Game over, un bel sospiro e un meritato break alla villa di Orazio e al Ninfeo degli Orsini.
Si prosegue dirigendosi verso la piazzetta di Roccagiovine, per riguadagnare quota fino a Prato dei Porcini, ma dover effettuare per ben due volte la salita tachicardica e la cementata ammazzacani, non è per nulla divertente, però è risaputo, il trail della Vallicina è l’elisir, la terapia ideale per scollare di dosso la stanchezza. “Giannycanion” che la volta scorsa l’ha fatto, esibendosi in una superba performance, questa volta addirittura rimprovera il gruppo di averlo rallentato!
Usciti sullo sterrato, ci si approssima verso la sommità della Direttissima, dove attende il lungo e notevole single track, ricco di tratti scorrevoli, come di tecnici, bello tortuoso, che scende in picchiata fino a Vicovaro.
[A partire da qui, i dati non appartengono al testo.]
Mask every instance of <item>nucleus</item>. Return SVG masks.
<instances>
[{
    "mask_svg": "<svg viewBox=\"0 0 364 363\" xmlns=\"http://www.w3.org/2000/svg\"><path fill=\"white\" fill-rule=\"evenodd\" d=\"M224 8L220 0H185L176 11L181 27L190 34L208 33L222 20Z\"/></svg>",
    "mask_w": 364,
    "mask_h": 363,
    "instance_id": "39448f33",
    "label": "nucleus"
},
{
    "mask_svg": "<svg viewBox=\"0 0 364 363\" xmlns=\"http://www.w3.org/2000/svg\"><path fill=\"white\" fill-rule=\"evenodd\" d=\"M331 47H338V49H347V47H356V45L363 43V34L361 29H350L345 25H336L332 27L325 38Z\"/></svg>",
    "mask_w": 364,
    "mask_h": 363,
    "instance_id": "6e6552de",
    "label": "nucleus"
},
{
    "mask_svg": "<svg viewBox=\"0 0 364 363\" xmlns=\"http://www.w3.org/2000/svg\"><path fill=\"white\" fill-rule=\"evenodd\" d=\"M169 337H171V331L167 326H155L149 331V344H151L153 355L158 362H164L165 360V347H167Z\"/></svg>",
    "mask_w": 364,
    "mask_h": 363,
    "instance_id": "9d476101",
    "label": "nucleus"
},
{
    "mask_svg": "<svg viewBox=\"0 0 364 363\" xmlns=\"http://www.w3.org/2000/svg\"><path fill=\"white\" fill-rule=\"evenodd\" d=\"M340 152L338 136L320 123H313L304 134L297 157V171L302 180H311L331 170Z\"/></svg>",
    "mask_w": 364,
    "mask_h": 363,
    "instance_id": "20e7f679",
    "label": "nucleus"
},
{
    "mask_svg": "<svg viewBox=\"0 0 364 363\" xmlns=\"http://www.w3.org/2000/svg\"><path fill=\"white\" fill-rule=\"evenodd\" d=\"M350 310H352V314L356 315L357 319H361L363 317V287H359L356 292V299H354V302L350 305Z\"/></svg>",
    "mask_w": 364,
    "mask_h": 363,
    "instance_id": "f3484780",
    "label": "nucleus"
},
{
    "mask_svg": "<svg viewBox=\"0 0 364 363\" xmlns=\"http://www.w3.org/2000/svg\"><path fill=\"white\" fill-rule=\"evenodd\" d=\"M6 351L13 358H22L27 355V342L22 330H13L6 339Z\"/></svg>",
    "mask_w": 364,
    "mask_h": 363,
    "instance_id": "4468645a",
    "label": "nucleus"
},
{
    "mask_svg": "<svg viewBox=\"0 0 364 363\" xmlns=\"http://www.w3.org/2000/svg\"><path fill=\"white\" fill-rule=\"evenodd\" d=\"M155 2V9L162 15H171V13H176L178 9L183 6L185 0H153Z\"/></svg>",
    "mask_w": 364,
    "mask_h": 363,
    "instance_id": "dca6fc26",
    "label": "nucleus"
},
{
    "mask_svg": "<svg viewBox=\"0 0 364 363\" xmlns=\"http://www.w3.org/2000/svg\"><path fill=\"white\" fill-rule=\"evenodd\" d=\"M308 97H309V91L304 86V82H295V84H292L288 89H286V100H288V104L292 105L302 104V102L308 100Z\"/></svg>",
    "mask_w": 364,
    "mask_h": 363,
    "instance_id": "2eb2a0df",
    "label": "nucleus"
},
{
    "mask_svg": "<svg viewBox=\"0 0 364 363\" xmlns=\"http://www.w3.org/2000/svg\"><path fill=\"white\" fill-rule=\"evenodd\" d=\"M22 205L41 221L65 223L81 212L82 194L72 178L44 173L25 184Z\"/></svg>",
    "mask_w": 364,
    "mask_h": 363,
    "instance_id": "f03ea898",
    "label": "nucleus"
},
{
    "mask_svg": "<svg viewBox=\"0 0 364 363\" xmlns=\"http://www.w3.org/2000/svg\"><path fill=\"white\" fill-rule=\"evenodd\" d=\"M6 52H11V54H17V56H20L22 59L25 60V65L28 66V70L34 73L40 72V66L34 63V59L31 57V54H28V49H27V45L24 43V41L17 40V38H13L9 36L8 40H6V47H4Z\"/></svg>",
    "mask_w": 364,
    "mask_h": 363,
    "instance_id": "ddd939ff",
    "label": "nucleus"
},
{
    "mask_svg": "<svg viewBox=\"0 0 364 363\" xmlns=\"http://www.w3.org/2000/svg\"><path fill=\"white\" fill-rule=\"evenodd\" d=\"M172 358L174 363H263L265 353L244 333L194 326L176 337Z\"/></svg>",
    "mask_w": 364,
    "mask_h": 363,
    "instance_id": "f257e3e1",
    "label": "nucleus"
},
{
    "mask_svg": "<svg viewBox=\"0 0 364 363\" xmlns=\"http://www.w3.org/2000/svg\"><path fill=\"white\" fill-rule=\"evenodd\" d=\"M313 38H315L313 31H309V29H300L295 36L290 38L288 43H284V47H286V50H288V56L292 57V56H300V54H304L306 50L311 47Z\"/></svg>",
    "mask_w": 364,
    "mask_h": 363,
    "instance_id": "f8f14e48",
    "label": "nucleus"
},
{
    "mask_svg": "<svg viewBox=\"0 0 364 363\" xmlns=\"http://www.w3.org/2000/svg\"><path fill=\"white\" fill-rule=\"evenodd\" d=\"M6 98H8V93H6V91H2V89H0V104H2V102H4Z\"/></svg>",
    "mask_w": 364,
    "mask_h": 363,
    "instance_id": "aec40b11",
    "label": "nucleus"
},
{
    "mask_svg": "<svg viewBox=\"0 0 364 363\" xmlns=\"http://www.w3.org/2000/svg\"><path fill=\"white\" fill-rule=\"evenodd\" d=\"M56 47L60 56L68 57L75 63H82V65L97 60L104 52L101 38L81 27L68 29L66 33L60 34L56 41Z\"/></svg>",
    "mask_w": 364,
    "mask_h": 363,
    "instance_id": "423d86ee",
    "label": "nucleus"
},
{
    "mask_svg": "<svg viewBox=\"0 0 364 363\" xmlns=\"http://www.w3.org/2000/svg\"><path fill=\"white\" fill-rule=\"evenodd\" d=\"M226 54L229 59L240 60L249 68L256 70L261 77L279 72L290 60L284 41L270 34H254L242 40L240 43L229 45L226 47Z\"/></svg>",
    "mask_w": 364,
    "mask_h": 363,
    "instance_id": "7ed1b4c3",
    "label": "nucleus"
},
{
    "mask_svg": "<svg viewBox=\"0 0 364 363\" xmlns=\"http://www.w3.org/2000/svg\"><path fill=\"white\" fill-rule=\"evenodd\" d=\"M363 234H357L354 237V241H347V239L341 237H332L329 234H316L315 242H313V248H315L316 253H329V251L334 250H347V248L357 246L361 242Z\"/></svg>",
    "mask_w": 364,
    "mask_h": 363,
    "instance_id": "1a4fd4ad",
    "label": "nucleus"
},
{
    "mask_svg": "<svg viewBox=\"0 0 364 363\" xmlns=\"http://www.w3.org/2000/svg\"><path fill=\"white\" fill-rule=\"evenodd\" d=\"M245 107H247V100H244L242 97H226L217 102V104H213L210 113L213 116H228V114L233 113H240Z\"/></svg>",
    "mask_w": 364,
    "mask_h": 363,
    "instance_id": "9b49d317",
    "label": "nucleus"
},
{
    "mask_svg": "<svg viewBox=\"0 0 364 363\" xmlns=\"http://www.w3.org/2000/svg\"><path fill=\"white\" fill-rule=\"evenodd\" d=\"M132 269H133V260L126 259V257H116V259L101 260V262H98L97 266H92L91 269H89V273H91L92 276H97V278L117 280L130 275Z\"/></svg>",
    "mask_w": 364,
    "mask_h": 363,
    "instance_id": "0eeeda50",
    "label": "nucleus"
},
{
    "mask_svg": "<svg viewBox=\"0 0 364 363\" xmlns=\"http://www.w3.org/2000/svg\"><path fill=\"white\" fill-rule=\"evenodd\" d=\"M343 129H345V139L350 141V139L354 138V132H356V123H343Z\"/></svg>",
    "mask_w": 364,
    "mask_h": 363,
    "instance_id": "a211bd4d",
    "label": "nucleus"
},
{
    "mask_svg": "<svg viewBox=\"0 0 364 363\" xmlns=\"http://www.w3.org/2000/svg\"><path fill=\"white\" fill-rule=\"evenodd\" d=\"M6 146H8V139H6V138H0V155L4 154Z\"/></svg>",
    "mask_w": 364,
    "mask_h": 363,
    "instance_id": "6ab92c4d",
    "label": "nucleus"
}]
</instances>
Quest’ultimo eseguendolo dopo un breve lasso di tempo, rammentando i tratti più complessi ed i passaggi più ostici, lo si affronta con maggior determinazione e scioltezza, aumentandone il piacere.
Un’altra memorabile giornata di riding, per fortuna “una rondine non fa primavera”.

Note: la variante del sent. 306 risulta interessante, è consigliata per biker esperti, sempreché siano attratti da questo tipo di terreno e piacciano le sue difficoltà.
(26 marzo ’16)

2 commenti

  • Foto di Paolo Coccia

    Paolo Coccia 8-ott-2018

    Il 306, oltre essere dietro casa, è davvero bello in bici a mio avviso , tant'è che lo sto anche pulendo a tempo perso, è un peccato che sia in uno stato di quasi completo abbandono, ciao Paolo.

  • Foto di giannidipie

    giannidipie 8-ott-2018

    e' vero che è molto bello. Avvisaci quando, pur a tempo perso, lo avrai risistemato, o torneremo a fare volentieri.